An Auburn transfer, Thompson played three seasons at South Carolina State. After manning the strong safety position for two years, he started all 11 games at free safety during his senior season, recording a career-high 66 tackles, recovering a fumble and intercepting two passes.

Ravens safety Ed Reed served as a mentor to Thompson leading up to the draft. Now Thompson joins him in a Ravens secondary that Webb recently boasted was the NFL's finest. The Ravens, who also added veteran Sean Considine in free agency, were in need of reinforcements at safety after Haruki Nakamura and Tom Zbikowski signed elsewhere this offseason.

"Christian Thompson [is] big, physical. He fits the mold of [our first three picks]," Harbaugh said. "There is a theme to our draft right now. He is a hard-hitter. … He gets after people physically."

Jackson, who is 5-feett-10 and 190 pounds, picked off eight passes and wasn't beaten for a touchdown in man coverage in his final three seasons.

The Ravens are stacked at cornerback with Webb, Jimmy Smith and Cary Williams, but Jackson will be expected to contribute on special teams immediately and will be in the competition to be a return specialist. Jackson averaged 14.7 yards on punt returns and 25.1 returning kickoffs.

After prompting even the savviest of Ravens fans to Google his first three picks Saturday, Newsome turned to a familiar football factory with his sixth-round pick, selecting Miami wide receiver Tommy Streeter. Streeter is the sixth player Newsome has picked from Miami during his tenure.

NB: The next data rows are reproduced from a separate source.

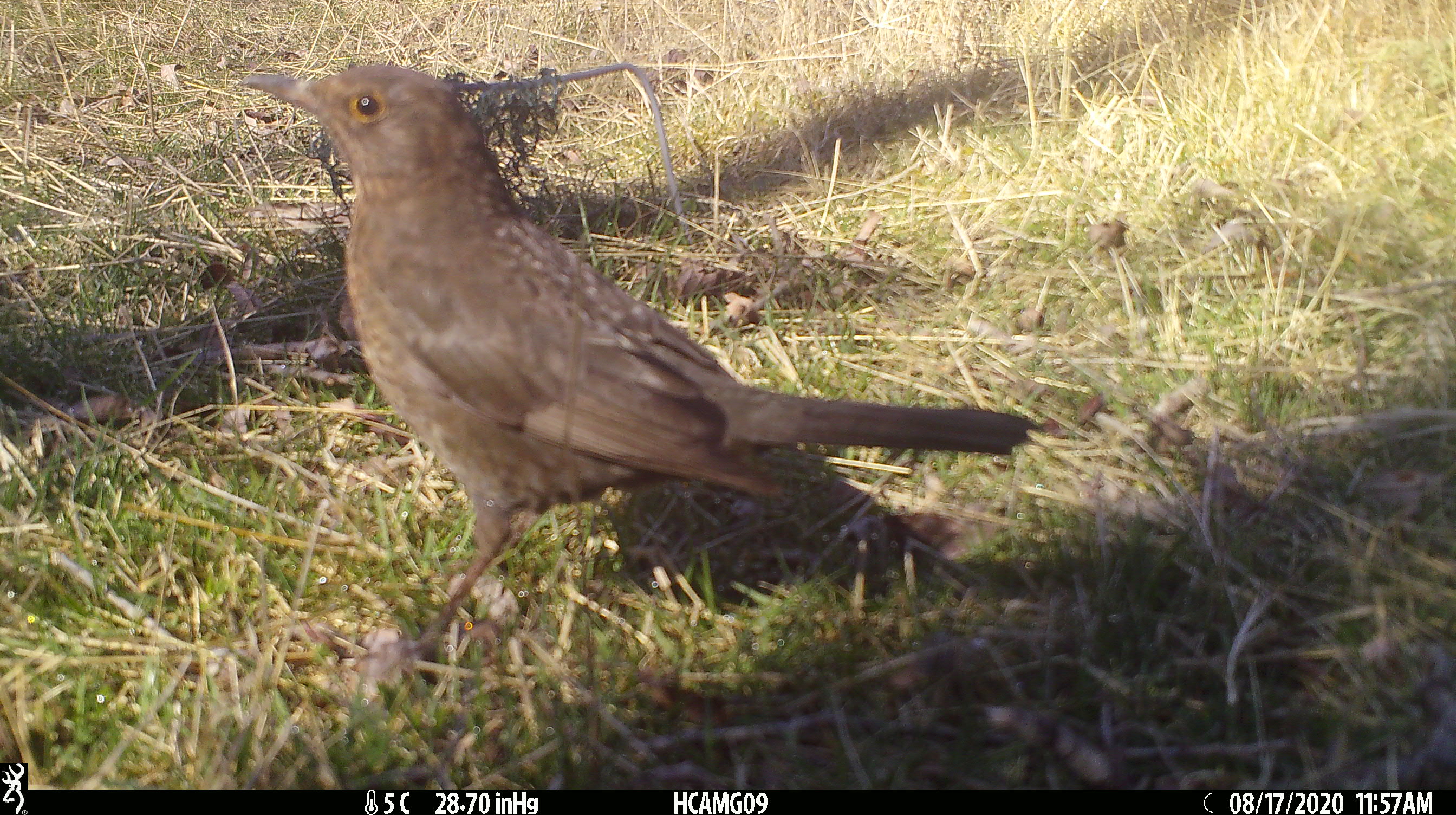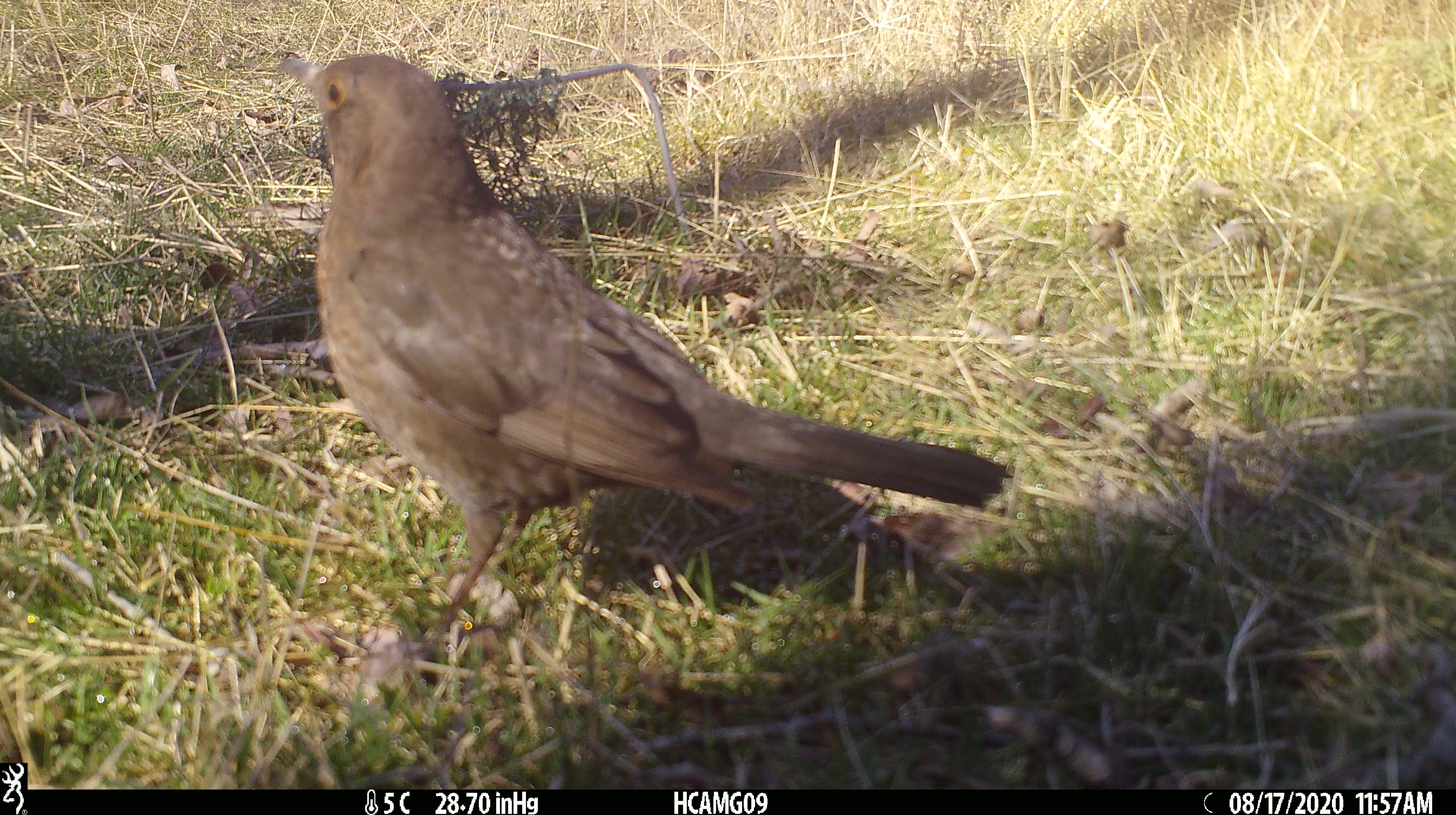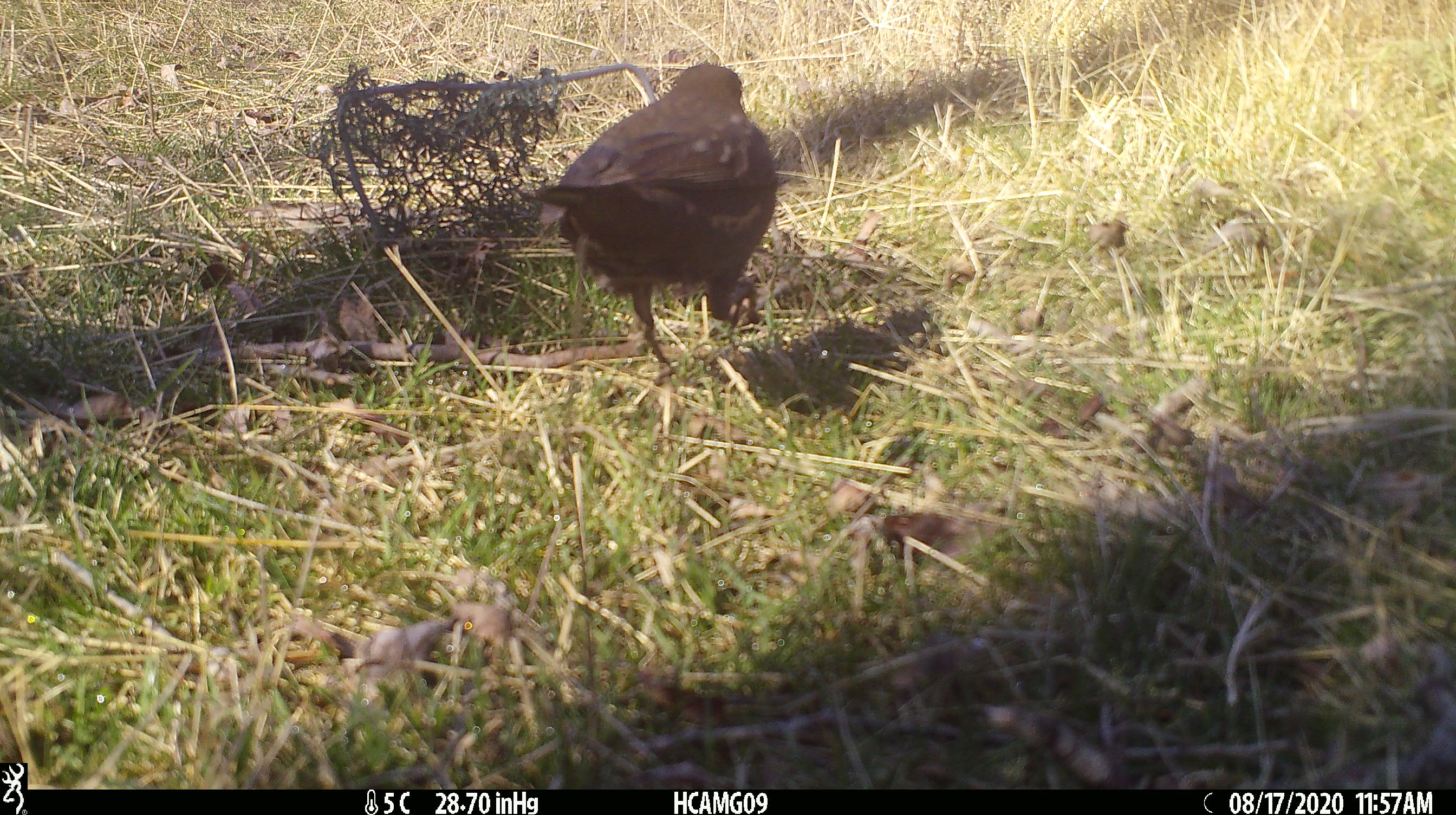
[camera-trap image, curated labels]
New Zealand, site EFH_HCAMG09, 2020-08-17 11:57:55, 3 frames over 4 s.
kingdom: Animalia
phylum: Chordata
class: Aves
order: Passeriformes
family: Turdidae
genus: Turdus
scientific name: Turdus merula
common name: eurasian blackbird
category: blackbird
Blackbird (eurasian blackbird) (Turdus merula).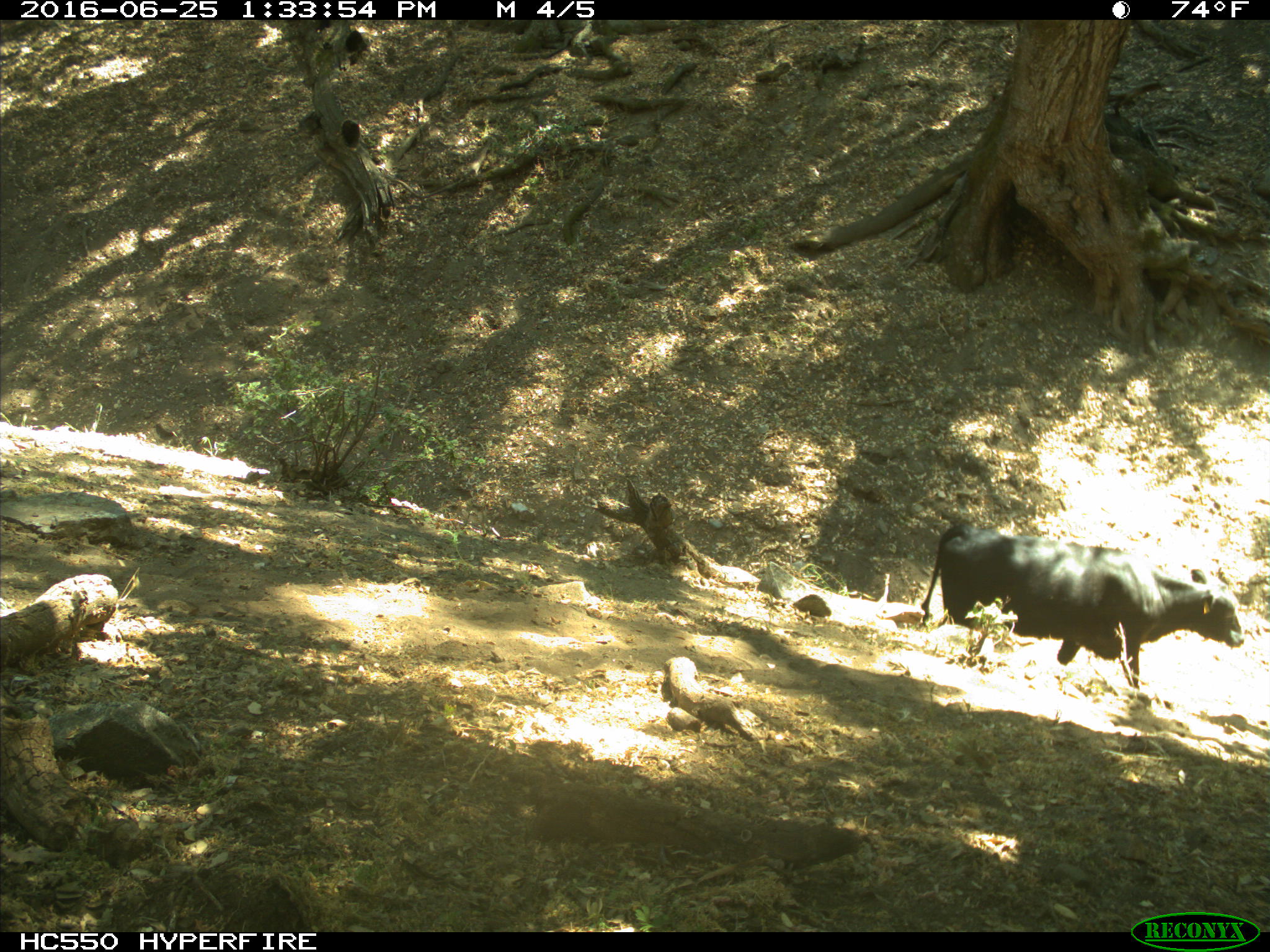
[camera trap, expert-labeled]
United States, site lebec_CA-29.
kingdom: Animalia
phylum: Chordata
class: Mammalia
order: Artiodactyla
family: Bovidae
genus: Bos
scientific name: Bos taurus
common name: domestic cow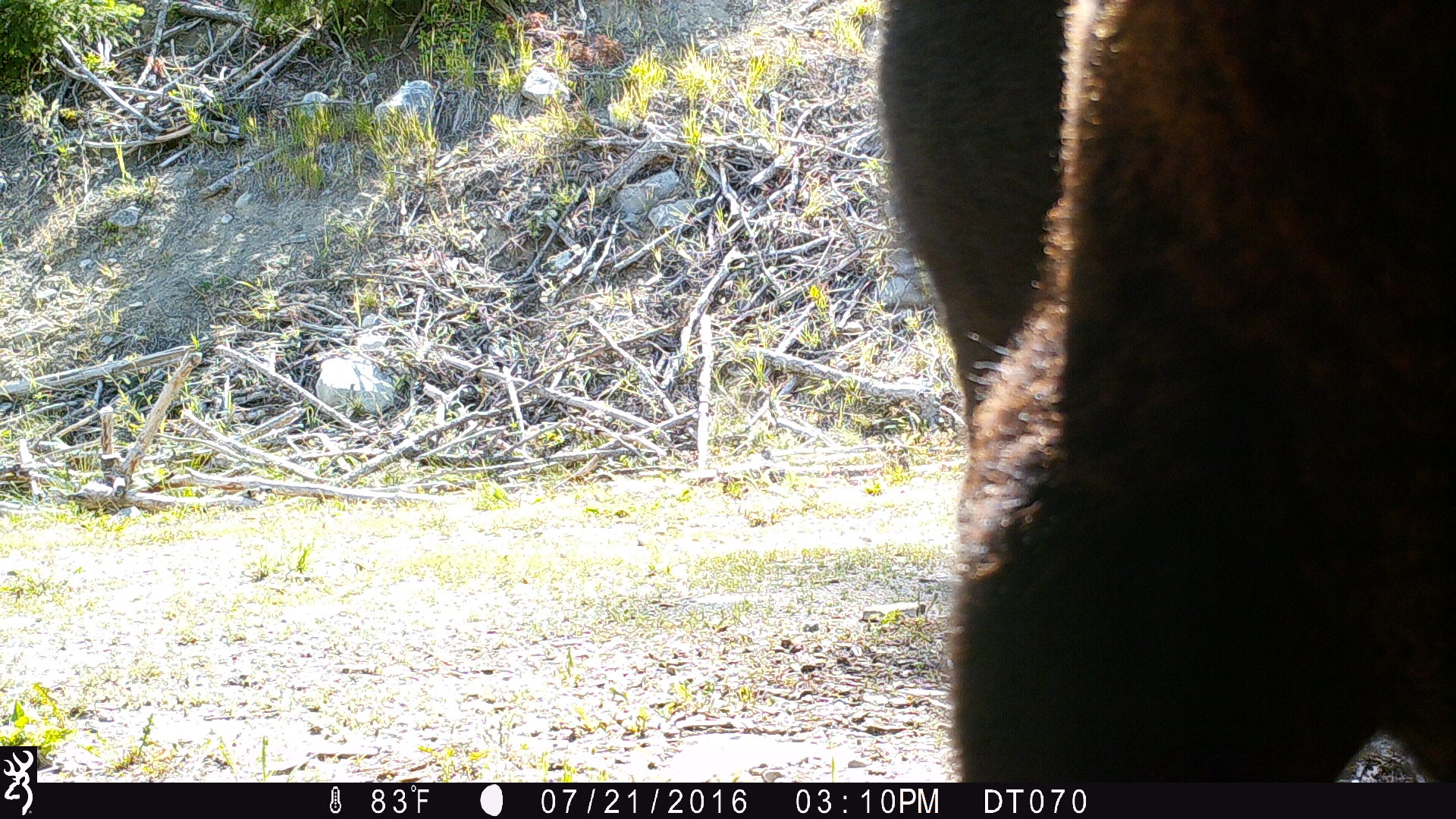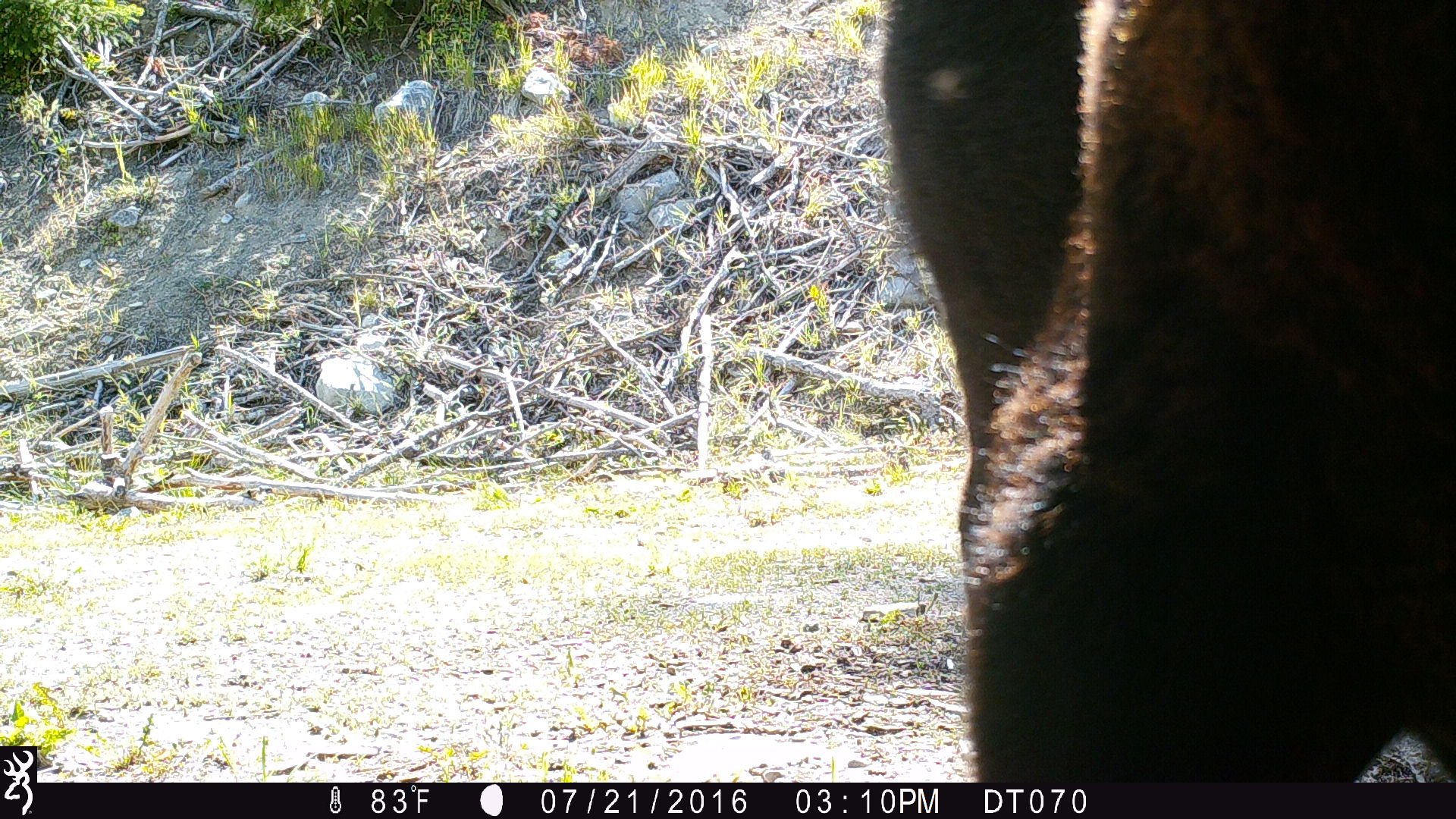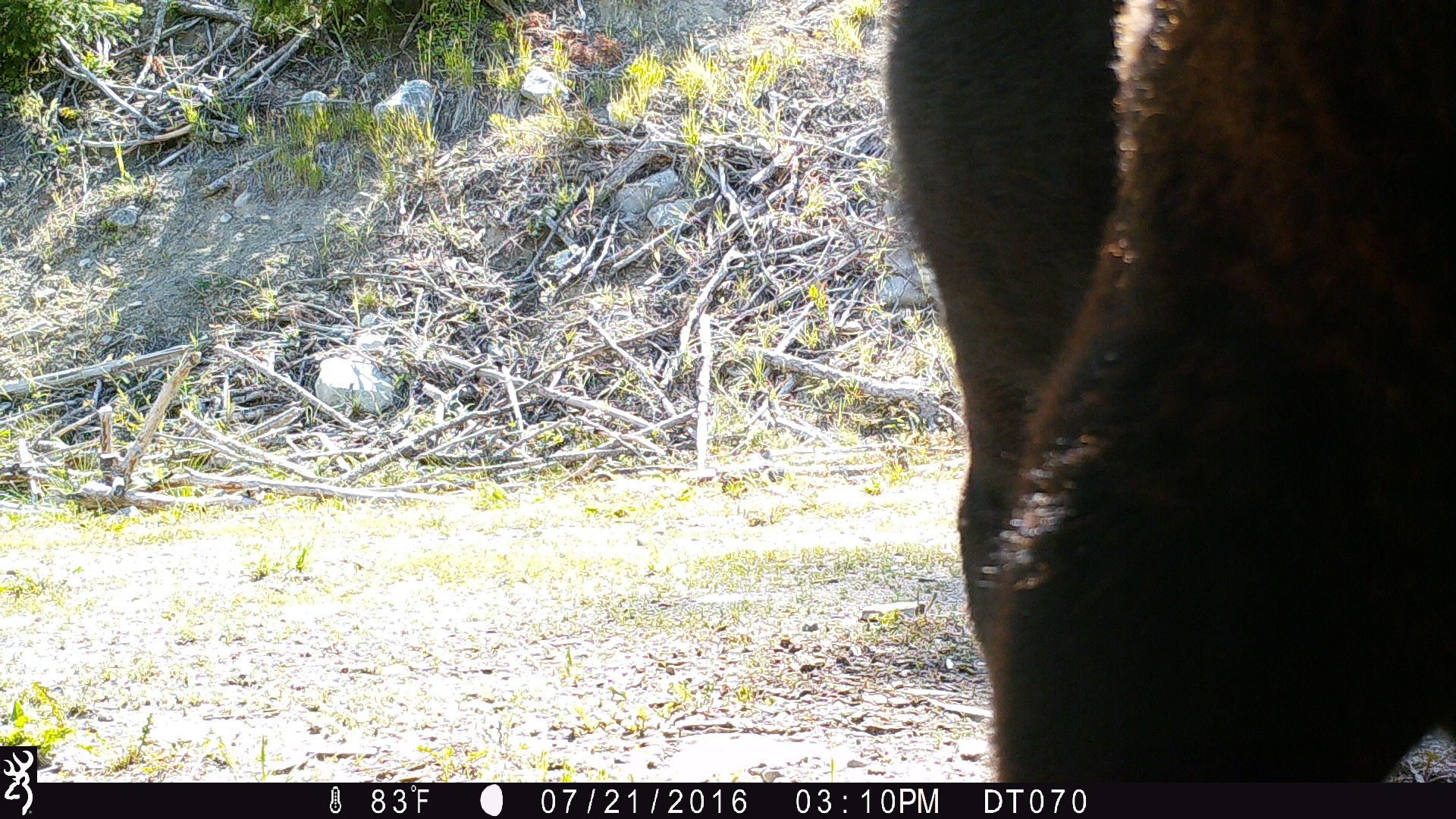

Linebacker Ray Lewis and safety Reed are their most notable former Hurricanes.

Only Oklahoma has produced more Ravens draft picks (seven all-time) than Miami and Alabama (six each).

Team officials had said they hoped to draft a wide receiver, and Streeter is a tall vertical target who may help them expand their downfield passing attack. A hair under 6-foot-5, Streeter has excellent straight-ahead speed for his size. At the scouting combine, he ran the 40-yard dash at 4.40 seconds. But his route-running, catching, and other areas of his game could use polishing.

Tyson, the team's seventh-round pick, started 23 games for Georgia the past two seasons. The 6-foot-2, 315-pound defensive end will be in the mix for a spot in the defensive line rotation.

"If you look back over the three days at what we've been able to do with our football team, you all knew the areas that we wanted to address, and I think we've been able to do it with the young men that we've drafted," Newsome said.